Danish Sheikh - Dreaming of Gay Rights in Delhi




Latest News

Apr 07, 2016
by Patrick Wilson
Register for our Newsletter and stay up to date
Register now
Danish Sheikh - Dreaming of Gay Rights in Delhi

Salzburg Global LGBT Forum Fellow featured in New York Times Danish Sheikh at Session 551 - Global LGBT Forum - Strengthening Communities: LGBT Rights & Social Cohesion

Salzburg Global LGBT Forum Fellow Danish Sheikh has been featured in an article for the New York Times entitled “Dreaming of Gay Rights in Delhi.”

Sheikh worked at the Alternative Law Forum in Bangalore, India, primarily focusing on conducting research and on litigation and activism concerning LGBT rights. He has been assisting with two briefs in the Indian Supreme Court that is attempting to decriminalize homosexuality in India.

Section 377 of the Indian Penal Code states that people can face life imprisonment for committing “carnal intercourse against the order of the nature.” Due to the subjective interpretation of the order of nature, the law has been used to prosecute members of the LGBT community as well as material to blackmail them.

In the article Sheikh talks about his own personal experiences working to fight the case at the Alternative Law Forum while struggling with his family confronting his sexuality. At one time, his family even sent him to a psychiatrist as an attempt to cure his homosexuality. Confronted with the psychiatrist wild theories, Skeikh threatened to sue him for malpractice - which was followed by a huge fight within his family. But that fight proved to be cathartic. “After that, things got a lot easier,” Danish Sheikh said,

"The origins of Section 377 can be found during the British rule of India in the 1800s. Despite a court decision that finally ended this colonial law and decriminalized sex between consenting adults in 2009, the judgement was overturned by the Supreme Court of India in 2013."

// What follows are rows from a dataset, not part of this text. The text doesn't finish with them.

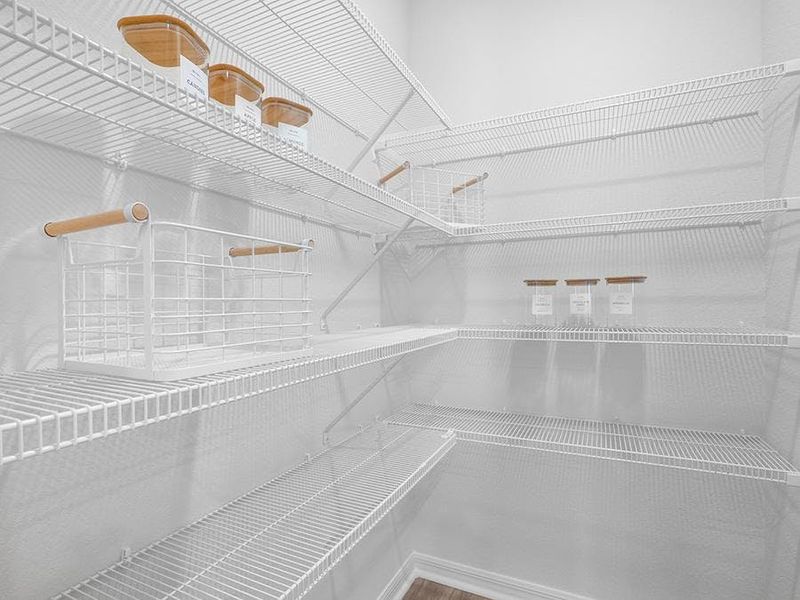 A walk-in pantry provides storage convenience - Raychel by Highland Homes A walk-in pantry provides storage convenience - Raychel by Highland Homes
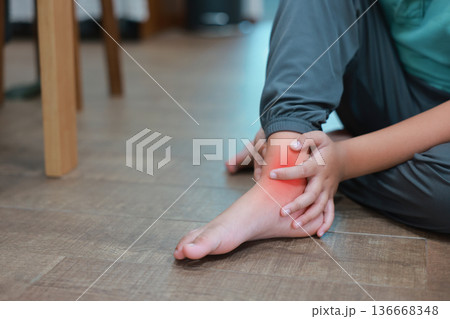 Close up of child's hands holding ankle with red highlight on painful area, Asian boy suffering from ankle sprain, foot injury, ligament strain or bone inflammation sitting on floor. 136668348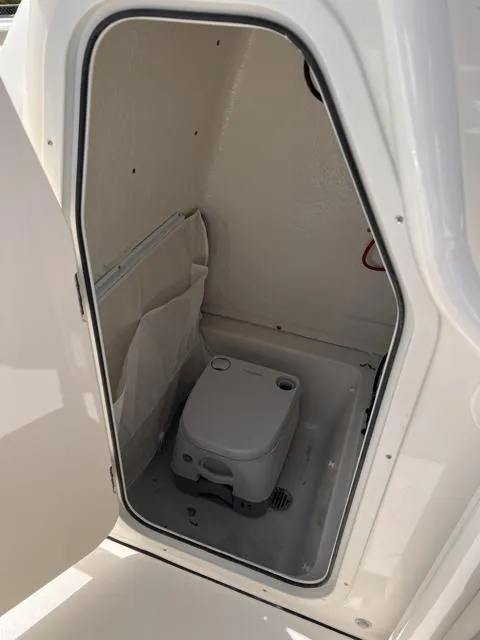 Slide: The Image of 2025 Key West 219 FS boat interior with compact marine toilet. - 25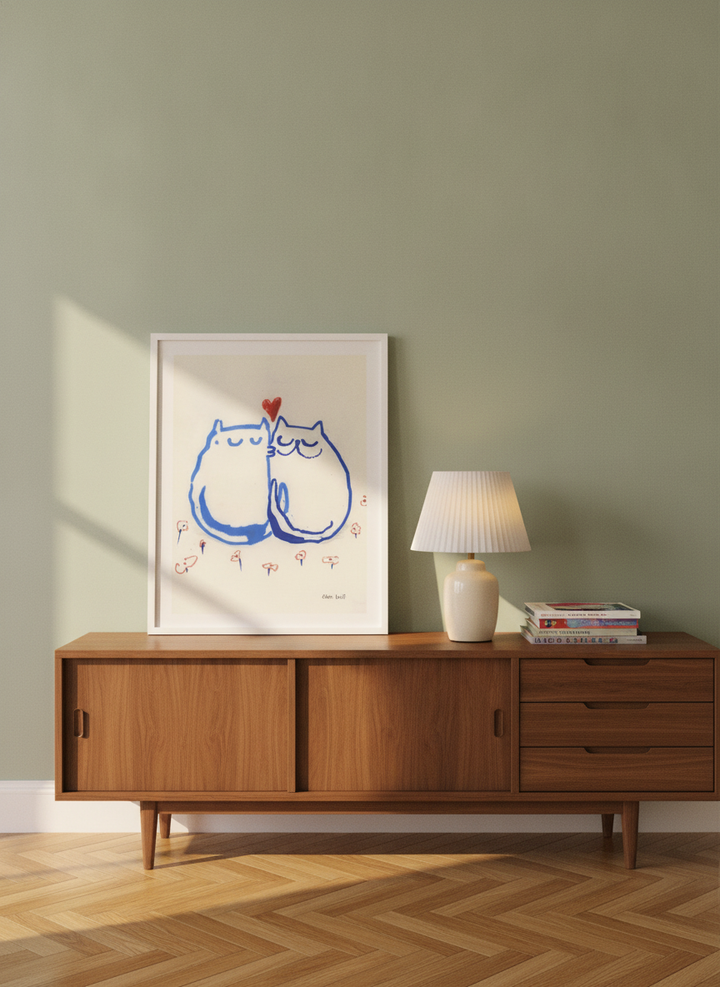 Modern wall art print standing on a sideboard in a mid-century bedroom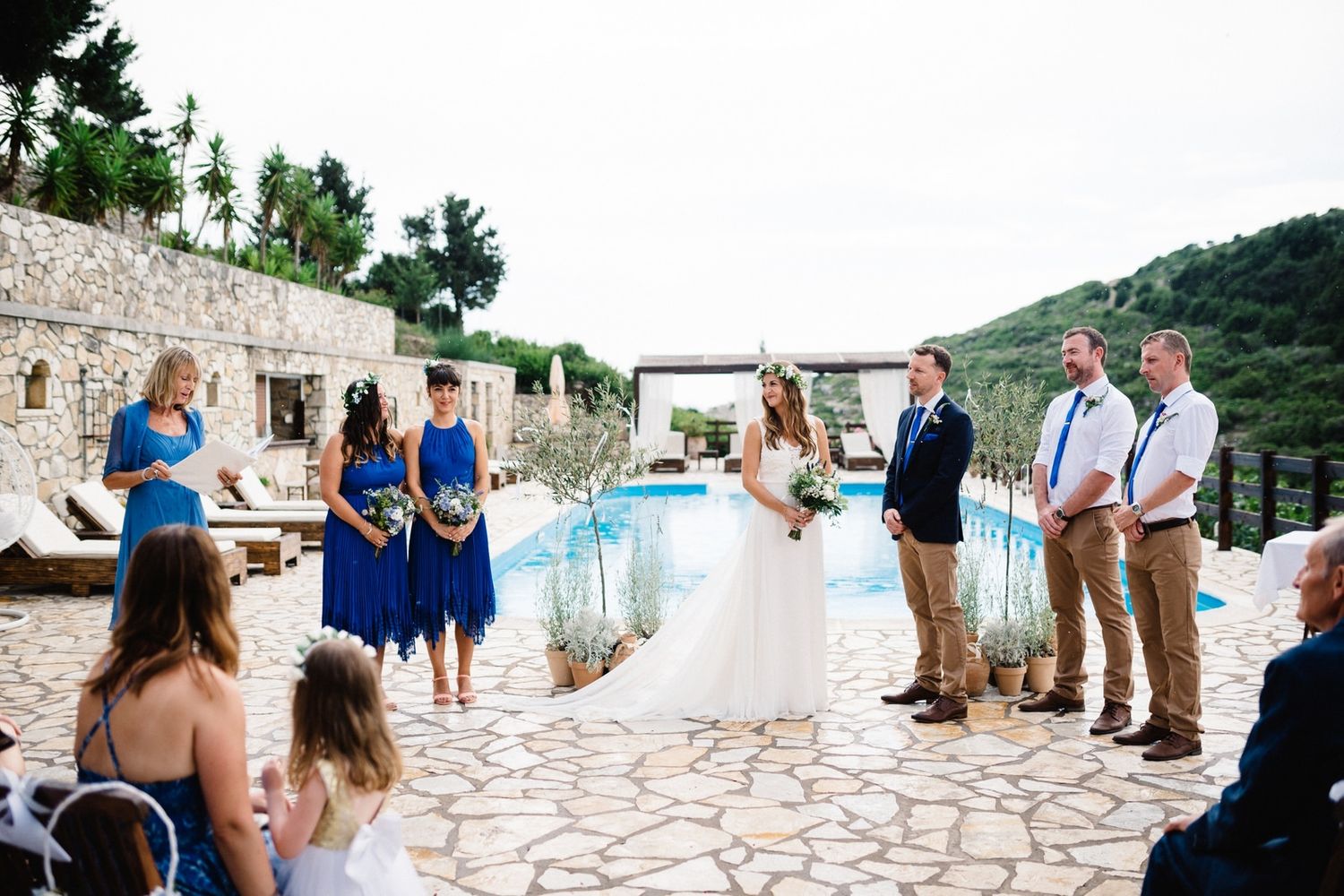 Outdoor wedding ceremony overlooking a pool with stone patio and mountain backdrop.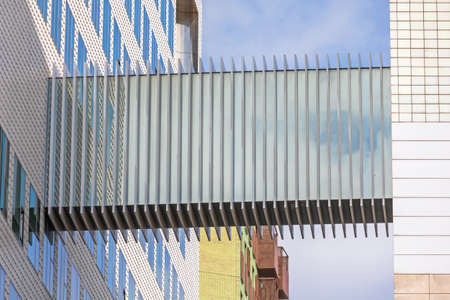 Pedestrian Glass Bridge Between Two Modern Buildingsの写真素材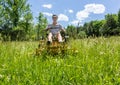 Senior man on zero turn lawnmower in meadow Royalty Free Stock Photo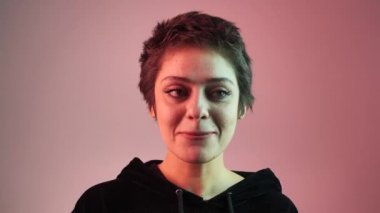 Kısa saçlı, neon ışınlı genç bir kızın portresi. Kız doğrudan kameraya bakıyor. 4K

Now the Indian Supreme Court has accepted to review of Section 377 once again. Sheikh - who recently started to work for the International Commission of Jurists and closely follows the case - explained in an interview with Klaus Mueller, Founder and Chair of the Salzburg Global LGBT Forum, where the process stands: "The latest order from the Court notes that the petition will be referred to a 5 judge Constitution Bench. This indicates that the Court is committed to engaging with the matter at the depth it deserves and will re-examine all the arguments that were raised and discarded in its prior ruling which recriminalized same-sex relations in the country. Hopes are high that the Court will set right the great wrong of that ruling." 

He also pointed out that "the transgender community has often been at the very forefront of LGBT advocacy in the country. The Supreme Court's judgment of 2014 - that affirmed the constitutional rights and freedoms of transgender persons - provided transgender individuals in the country with a path breaking charter of rights. It also paved the way for a more inclusive jurisprudence with respect to sexuality and gender." Sheihk shared his recent Op-ed for the Indian Express in which he explained the potential extensive effects of a Supreme Court vote for the 'right to love' beyond LGBT equality, for example in the protection of now disputed inter-caste unions or inter-faith relationships. 

Sheikh is a member of the Salzburg Global LGBT Forum since its third meeting on Strengthening Communities: LGBT Rights & Social Cohesion in 2015. You can see his interview on the legal situation in India for the Global LGBT Forum website here

During the session, he hosted a table at the “Knowledge Café” on “Reading between the lines: Battling discriminatory laws.” The group discussed legal mechanisms to push LGBT rights forward, such as narrowing the scope of discriminatory laws or broadening legal principles to make them more inclusive. Sheikh shared with human rights defenders from around the world the legal strategies the LGBT community has used in India, such as making oppressive laws irrelevant by preventing enforcements; fracturing the law by highlighting conflictive laws; and expanding the coverage of transgender laws to include as many LGBT groups as possible.